== EXCERPTED TEXT

1. Crawling File Shares
SharePoint 2010 Search is
truly designed as an enterprise search tool. Many do not appreciate the
extensive search capabilities of SharePoint because of all its other
enterprise functionality. SharePoint 2010 has extensive indexing
capabilities, and one of the most useful is the indexing of file shares.
We have yet to encounter an organization without hoards of data stored
away on file shares. Some or all of this data may not be interesting,
and care should be taken as to what is included in an index. However, the ability to index and expose the potential treasure troves
of information locked away in these data graveyards is vast. This
section will outline how to quickly and easily set up the SharePoint
crawler to index file shares.
Like adding SharePoint
sites, setting the crawler to index file shares is done in the Add
Content Sources page in the Search service application (see Figure 1).
Defined paths in the Start Addresses section must be either UNC paths or paths using the file protocol (file://fileshare).
Testing the paths by mapping the drives on the server is advisable
before adding them as content sources. Make sure the crawl user has read
access to the file shares.
Crawled files may also contain
metadata that can be used by the search refiners in SharePoint 2010 or
in scopes. This metadata is usually not made available by default in
SharePoint, unlike many of the document properties in documents managed
by SharePoint in document libraries. Making sure this metadata is
crawled and mapped to managed properties in SharePoint can allow for
this metadata to be used in refiners and scopes.
NOTE
File shares are often
filled with document types that are not indexed by default by
SharePoint's crawler. Luckily, SharePoint has the ability, via the
Windows operating system, to convert and crawl text from other file
types using iFilters. iFilters can be programmed for custom file types
or purchased from third-party vendors.
2. Crawling Web Sites
SharePoint 2010 can also
crawl web sites and has a unique crawling mechanism for indexing web
content. Although SharePoint itself is essentially a very powerful web
site for portal usage, the crawling mechanism differs insomuch as the
web crawling mechanism of SharePoint 2010 has special capabilities for
parsing HyperText Markup Language (HTML) and extracting content from
HTML tags. When crawling SharePoint sites, the crawler uses a different
application programming interface (API) to collect documents and a rich
amount of associated information such as custom properties.
It is generally
recommended that SharePoint sites, even those that are used as external
web sites, should be indexed as SharePoint sites. If indexing a web site
built on some other content management system or indexing all or part
of an external web site, the web site definition should be used.
Crawling sites as web sites will limit the crawler to indexing content
retrievable on the presentation tier of the web site—that is, the web
sites as anonymous visitors will see them.

====

| THINGS TO DO |
• A. In the listing, from its first line up to and including the line with "1092 centimetres", replace "hind leg" with "back leg". Give back only those lines, leaving everything else unchanged.
• B. Extend the SharePoint crawling text, picking up right after its final sentence.
The SharePoint crawling text and the listing come from unrelated sources.

== DATA ROWS

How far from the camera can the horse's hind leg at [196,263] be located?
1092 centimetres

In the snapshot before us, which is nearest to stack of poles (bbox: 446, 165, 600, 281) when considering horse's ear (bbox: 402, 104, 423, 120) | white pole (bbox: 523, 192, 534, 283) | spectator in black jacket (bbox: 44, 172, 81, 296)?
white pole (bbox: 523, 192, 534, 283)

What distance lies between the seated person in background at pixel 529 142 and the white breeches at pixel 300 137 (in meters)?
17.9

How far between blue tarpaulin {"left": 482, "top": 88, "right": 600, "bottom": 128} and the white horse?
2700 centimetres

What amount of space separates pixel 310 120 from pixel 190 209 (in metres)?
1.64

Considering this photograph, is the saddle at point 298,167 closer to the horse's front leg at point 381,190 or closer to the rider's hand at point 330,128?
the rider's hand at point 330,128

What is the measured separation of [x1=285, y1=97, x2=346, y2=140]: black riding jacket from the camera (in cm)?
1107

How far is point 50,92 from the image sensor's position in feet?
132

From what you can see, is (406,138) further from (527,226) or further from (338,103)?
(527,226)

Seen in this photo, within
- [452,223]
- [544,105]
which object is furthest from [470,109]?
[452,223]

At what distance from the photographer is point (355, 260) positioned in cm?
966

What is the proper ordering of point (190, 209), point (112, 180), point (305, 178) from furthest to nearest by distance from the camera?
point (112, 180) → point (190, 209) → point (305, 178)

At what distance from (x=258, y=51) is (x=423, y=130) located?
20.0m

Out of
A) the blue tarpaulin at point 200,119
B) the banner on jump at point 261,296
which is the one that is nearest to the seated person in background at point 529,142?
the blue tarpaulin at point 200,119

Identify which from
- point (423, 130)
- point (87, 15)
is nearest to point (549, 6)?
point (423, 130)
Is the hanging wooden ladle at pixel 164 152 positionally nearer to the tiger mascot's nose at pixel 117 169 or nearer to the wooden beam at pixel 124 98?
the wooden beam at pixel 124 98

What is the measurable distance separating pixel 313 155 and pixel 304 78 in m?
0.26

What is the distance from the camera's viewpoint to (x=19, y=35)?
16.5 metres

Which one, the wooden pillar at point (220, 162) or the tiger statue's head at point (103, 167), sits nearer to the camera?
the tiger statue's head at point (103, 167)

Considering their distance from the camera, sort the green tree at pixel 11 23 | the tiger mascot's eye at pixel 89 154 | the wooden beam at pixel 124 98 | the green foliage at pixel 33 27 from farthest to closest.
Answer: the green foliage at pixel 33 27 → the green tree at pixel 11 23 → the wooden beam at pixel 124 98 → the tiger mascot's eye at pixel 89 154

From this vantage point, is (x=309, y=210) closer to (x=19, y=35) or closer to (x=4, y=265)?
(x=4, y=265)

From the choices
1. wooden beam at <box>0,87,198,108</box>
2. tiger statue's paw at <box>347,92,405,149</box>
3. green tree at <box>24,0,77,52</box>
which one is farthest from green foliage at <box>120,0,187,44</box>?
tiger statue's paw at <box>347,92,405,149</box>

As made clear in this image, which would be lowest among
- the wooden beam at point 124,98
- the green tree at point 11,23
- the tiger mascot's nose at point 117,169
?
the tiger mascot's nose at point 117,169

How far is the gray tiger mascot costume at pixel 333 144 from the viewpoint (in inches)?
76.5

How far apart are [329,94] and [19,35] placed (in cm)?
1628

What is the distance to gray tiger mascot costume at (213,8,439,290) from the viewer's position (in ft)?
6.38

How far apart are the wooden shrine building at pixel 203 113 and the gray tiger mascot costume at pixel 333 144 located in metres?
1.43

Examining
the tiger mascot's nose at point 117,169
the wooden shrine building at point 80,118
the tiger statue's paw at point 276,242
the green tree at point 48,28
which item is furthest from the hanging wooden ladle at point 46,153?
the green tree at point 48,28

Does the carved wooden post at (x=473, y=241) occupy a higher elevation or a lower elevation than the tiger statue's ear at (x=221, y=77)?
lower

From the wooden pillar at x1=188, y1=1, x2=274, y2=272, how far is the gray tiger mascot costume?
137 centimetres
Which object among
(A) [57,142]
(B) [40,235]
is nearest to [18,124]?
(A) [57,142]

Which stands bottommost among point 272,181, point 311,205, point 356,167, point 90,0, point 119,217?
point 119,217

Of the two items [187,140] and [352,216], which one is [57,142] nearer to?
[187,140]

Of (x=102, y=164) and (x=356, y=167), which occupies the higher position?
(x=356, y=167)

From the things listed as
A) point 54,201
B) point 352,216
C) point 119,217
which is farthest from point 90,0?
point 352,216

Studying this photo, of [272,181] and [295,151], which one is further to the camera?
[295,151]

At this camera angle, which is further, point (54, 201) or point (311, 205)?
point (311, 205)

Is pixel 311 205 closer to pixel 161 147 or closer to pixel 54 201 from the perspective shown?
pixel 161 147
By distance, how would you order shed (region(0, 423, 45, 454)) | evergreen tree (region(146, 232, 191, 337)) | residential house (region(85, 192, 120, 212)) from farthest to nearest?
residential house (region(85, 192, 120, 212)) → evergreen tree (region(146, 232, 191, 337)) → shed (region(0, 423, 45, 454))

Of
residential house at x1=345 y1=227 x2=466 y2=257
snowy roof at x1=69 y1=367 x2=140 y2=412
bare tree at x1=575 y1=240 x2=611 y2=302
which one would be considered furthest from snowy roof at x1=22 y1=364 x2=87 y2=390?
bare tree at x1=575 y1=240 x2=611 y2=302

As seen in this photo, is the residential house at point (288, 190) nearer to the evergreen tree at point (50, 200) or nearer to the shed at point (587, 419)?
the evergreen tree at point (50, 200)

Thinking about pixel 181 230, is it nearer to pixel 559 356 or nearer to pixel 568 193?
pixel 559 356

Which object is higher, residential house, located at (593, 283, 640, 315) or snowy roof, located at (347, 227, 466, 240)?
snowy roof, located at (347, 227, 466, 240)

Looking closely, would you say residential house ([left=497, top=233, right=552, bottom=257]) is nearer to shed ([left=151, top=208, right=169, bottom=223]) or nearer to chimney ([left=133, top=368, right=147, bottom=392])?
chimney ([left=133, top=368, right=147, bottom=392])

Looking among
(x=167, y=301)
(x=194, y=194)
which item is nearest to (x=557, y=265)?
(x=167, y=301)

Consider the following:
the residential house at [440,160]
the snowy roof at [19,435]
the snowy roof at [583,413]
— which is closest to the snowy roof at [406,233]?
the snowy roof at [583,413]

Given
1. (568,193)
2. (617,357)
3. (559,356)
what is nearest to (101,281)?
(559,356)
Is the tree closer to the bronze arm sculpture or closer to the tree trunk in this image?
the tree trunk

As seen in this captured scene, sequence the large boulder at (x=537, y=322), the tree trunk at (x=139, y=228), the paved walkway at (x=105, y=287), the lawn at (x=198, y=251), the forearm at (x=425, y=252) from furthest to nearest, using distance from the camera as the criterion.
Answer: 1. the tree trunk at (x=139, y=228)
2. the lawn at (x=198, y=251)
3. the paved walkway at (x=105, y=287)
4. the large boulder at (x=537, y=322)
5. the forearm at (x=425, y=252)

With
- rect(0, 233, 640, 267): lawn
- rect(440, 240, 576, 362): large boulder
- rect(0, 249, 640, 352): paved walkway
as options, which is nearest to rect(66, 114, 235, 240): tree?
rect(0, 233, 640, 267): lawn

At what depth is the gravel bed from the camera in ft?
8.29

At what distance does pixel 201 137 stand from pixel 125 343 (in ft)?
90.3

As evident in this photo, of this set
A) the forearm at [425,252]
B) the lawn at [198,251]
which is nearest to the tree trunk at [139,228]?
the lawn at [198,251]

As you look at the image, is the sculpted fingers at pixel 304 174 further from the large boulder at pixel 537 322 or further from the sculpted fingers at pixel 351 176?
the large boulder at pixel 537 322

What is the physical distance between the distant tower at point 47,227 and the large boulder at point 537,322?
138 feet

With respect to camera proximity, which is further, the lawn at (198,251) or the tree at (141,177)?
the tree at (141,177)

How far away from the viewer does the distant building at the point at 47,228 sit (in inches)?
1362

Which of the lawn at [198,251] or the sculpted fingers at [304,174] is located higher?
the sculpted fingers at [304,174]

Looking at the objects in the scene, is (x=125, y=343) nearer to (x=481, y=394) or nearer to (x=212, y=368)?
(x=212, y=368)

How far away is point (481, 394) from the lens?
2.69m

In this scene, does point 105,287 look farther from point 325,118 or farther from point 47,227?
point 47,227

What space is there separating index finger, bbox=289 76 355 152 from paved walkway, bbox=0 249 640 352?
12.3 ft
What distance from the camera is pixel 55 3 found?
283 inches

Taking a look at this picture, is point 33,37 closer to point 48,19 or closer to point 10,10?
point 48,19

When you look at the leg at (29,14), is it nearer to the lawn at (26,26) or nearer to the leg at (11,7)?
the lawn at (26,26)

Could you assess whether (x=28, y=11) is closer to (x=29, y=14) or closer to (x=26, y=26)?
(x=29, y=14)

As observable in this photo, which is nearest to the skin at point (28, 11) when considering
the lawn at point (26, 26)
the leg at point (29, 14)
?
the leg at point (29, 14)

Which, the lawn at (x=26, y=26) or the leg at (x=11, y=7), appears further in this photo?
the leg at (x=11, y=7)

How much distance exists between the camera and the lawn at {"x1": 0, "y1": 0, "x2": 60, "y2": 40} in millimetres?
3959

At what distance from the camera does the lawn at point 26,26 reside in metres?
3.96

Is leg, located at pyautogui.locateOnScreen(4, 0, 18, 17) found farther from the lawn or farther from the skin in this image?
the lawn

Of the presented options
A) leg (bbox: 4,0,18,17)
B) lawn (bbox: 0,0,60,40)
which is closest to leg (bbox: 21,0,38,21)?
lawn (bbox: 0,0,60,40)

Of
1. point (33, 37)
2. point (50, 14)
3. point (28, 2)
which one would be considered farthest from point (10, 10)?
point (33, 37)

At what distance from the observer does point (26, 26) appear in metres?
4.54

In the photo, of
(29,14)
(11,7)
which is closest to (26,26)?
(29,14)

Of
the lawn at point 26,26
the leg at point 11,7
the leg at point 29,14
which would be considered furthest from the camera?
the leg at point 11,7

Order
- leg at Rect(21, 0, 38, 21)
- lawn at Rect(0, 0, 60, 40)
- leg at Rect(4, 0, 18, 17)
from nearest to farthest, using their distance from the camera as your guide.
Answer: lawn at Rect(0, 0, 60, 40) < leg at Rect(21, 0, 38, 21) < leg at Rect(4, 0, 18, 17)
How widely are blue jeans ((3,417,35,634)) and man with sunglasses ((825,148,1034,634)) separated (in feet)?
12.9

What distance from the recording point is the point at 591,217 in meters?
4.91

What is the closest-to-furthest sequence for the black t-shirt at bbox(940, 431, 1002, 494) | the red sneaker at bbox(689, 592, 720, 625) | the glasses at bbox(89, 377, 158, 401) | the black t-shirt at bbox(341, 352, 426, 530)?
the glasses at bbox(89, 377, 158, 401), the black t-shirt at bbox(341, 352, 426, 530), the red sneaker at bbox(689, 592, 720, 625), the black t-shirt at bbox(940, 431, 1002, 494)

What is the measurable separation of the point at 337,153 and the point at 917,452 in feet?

====

| RESULTS IN ORDER |
• A.
How far from the camera can the horse's back leg at [196,263] be located?
1092 centimetres

• B.
There are times when it may be
necessary or desirable to index SharePoint sites as web sites, and this
is also possible—for example, if the SharePoint site is for a public
site not owned or operated by the organization, if the site is behind a
firewall, or if the SharePoint site is based on a different version of
SharePoint and it is not possible to index it as a SharePoint site.
Web sites should be added by
adding the entire HypterText Transfer Protocol (HTTP) or HTTP with
Secure Socket Layers (SSL) path (HTTPS). See Figure 2.
Web sites are anything but a
standard group of items. There are nearly as many variations of how web
sites are built as web sites themselves. Even though standards exist for
HTML and web content, it is very difficult to find a site that follows
these standards. Respect should be given to browser developers for
giving end users such a rich experience, given the state of most web
sites. With that said, the argument exists that if browsers were not as
forgiving, web developers would be more careful. Most crawlers are
usually not as forgiving. This is usually due to the fact that a crawler
needs to make sense of the content it is getting in the HTML, not just
display it.
Many factors make crawling web pages tricky, including
JavaScript: Crawlers generally cannot understand JavaScript and will ignore it.
Flash: Crawlers will not index the content of Flash objects in most cases.
Images:
Web crawlers do not make sense of images outside of their metatags or
alt tags. Scanned text is a special problem—although users see text,
crawlers see only an image.
Broken HTML: Although browsers will display poorly formatted HTML, crawlers can often stumble on it.
Poor or missing metadata:
Web pages can hold metadata, and this can improve the richness of the
content. However, most content management systems do a poor job of
managing and publishing metadata. Custom sites are even worse.
Page or site-based crawl rules: Robots metatags or robots.txt files
These issues make crawling
web sites difficult and the content collected from them often not as
good as that from a SharePoint site. If the administrator has control of
the web site, correcting these issues can make the web content more
accessible to SharePoint Search as well as to global search if the site
is exposed to the World Wide Web.